▶ Task requirements
Transcribe exactly the line that contains "kingdom: Animalia" and every line after it through the end of the records, with nothing else.

▶ Data extracted from a collection
::::
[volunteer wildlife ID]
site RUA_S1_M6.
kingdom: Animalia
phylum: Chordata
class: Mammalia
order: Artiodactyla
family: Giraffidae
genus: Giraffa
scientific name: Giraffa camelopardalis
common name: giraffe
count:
::::
▶ Response area
kingdom: Animalia
phylum: Chordata
class: Mammalia
order: Artiodactyla
family: Giraffidae
genus: Giraffa
scientific name: Giraffa camelopardalis
common name: giraffe
count:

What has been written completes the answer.